The huge square in Marrakesh, Jmaa el Fna – packed with organ grinders, snake charmers, palm readers, storytellers and tourists – is at the entrance to the Grand Souk. Mind-boggling characters, colors and choices lead you into a bewildering but fascinating world of haggling. If you’re bargain hunting, it’s best to head for the specialty markets deep inside the souk.
Bargaining is an accepted and almost obligatory Moroccan shopping custom. Everyone knows that what an item is marked is only a starting point. And vendors expect you to offer a lower price. The more time, discussion and patience you are willing to give to the process – especially over a cup of mint tea – the better the price will be.

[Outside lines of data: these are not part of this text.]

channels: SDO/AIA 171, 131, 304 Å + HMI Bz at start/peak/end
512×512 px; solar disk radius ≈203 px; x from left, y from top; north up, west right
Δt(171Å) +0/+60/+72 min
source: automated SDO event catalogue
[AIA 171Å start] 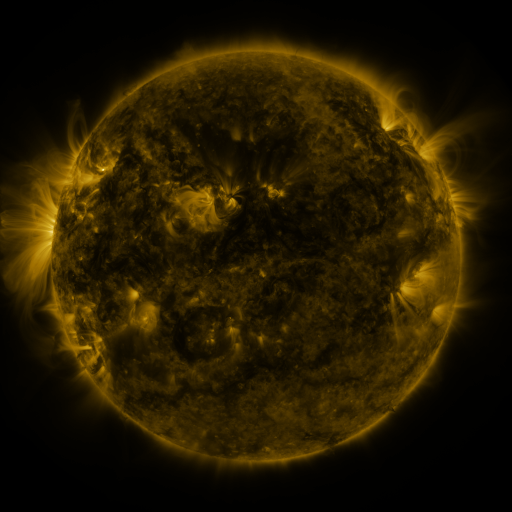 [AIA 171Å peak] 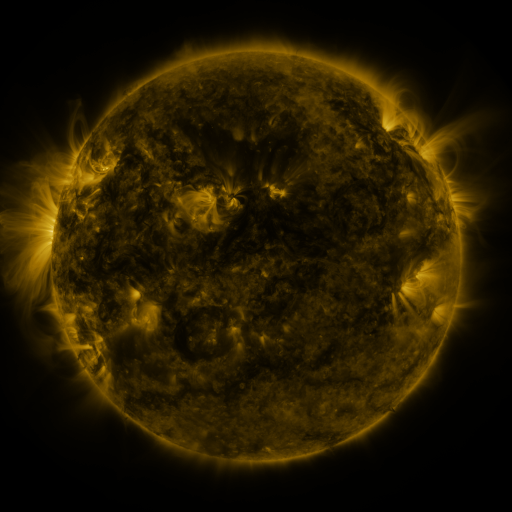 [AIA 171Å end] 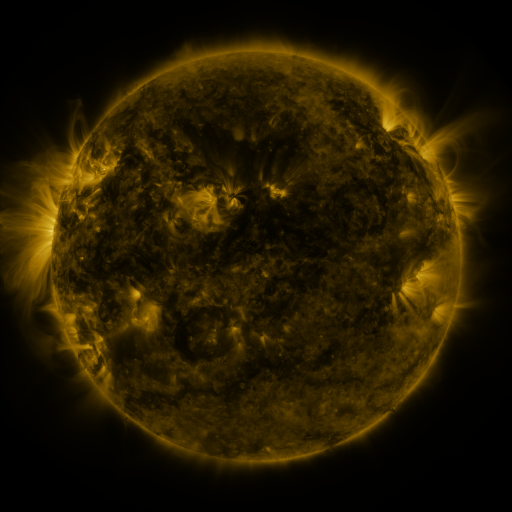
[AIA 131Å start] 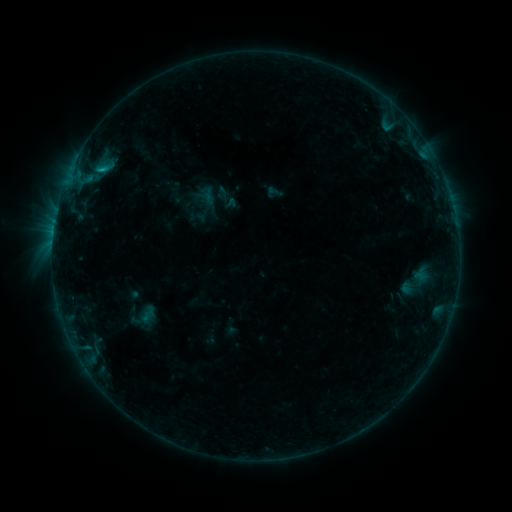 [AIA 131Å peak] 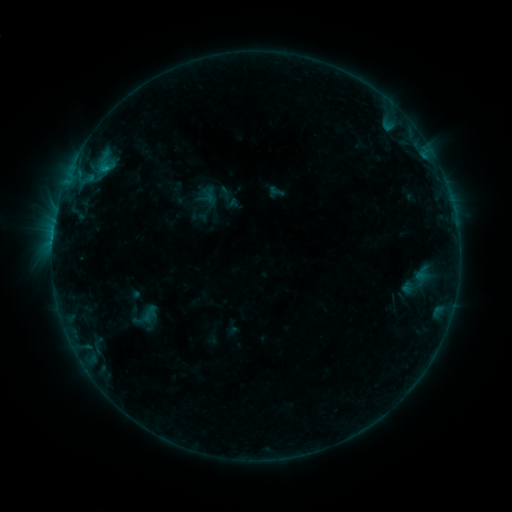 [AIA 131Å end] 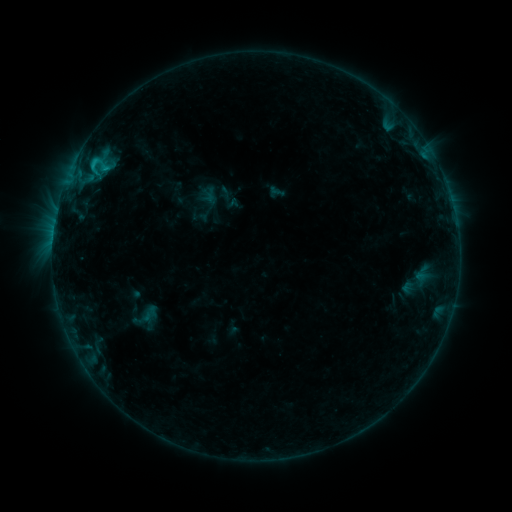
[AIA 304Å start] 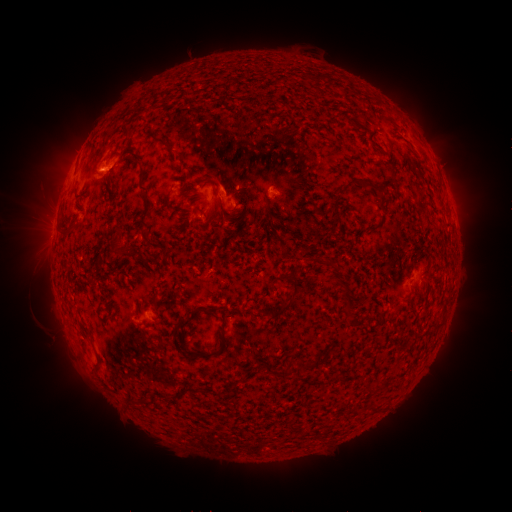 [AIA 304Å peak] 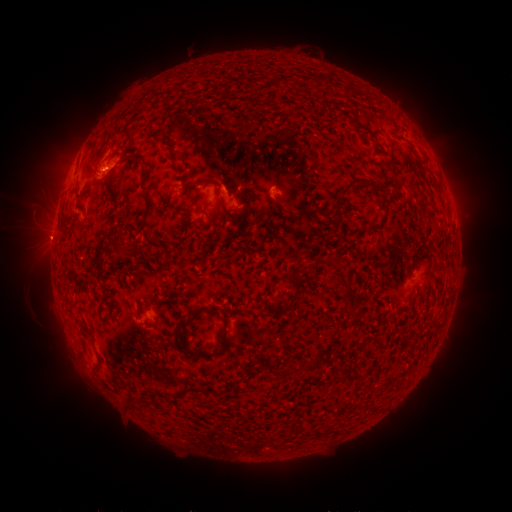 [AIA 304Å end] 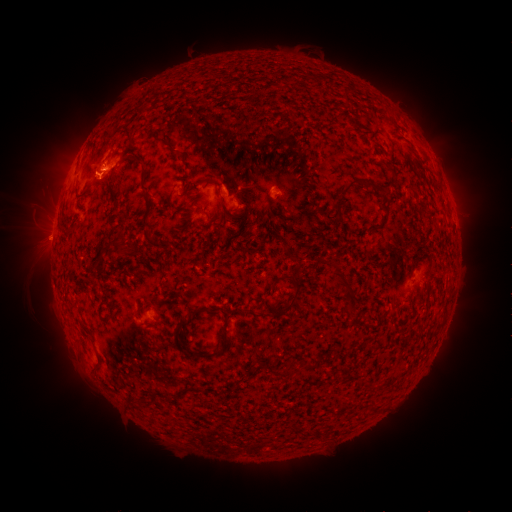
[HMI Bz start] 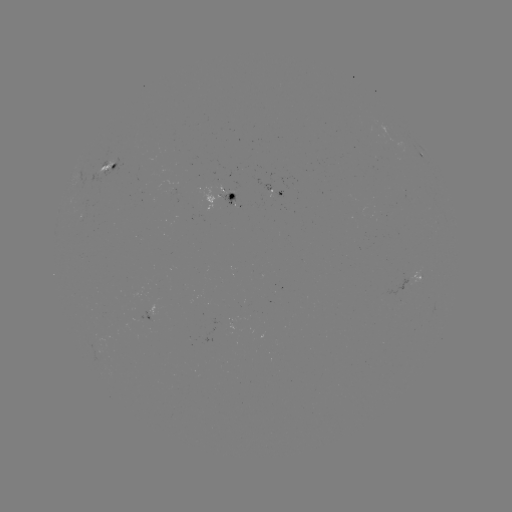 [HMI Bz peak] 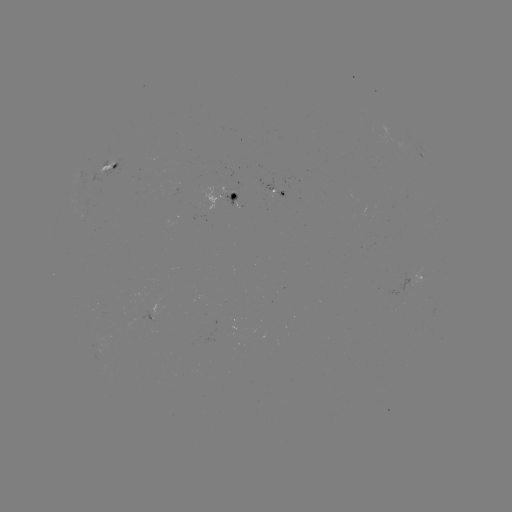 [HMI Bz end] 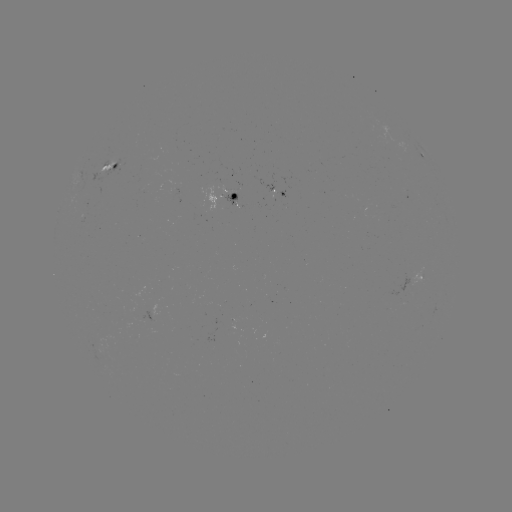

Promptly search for emerging-flux region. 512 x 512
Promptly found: (150, 318).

There are many different ways that Moroccans creatively express themselves and the winding alleyways are full of local artwork. Kiosks are colorful and the vendors thankful for your interest in what they do. These markets are a way of life in Morocco and you usually won’t have to go too far to find one. They are arguably the most exciting, colorful and enticing aspects of the culture.
Morocco is the kind of country I love to visit, where the almost medieval-like hustle and bustle is a world away from my own life. The culture is so different from what I know and the sights, sounds, smells and tastes are like a wakeup call to the senses. Whether it’s a grandfather treating his grandchild to an ice cream cone while he’s babysitting or three generations of the same family selling ceramic pots in the local market, just like in our country, the Sandwich Generation is front and center.
Hospitality is a major part of the Moroccan culture and we spent an evening in the home of our guide, Jamal, and his wife in Marrakesh, talking with them and their three daughters. Traditionally men take to the streets and women are in charge of the home. Although Fouzia has a Ph.D. in languages, she sees her primary job as raising the girls. And Jamel says, she holds the power in the family, especially since he travels so much with his work.
Despite the language barrier, women speak a universal body language. And it was apparent that, underneath the traditional clothes, Fouzia is like women everywhere – she is working hard, concerned about her children and parents, loving her family.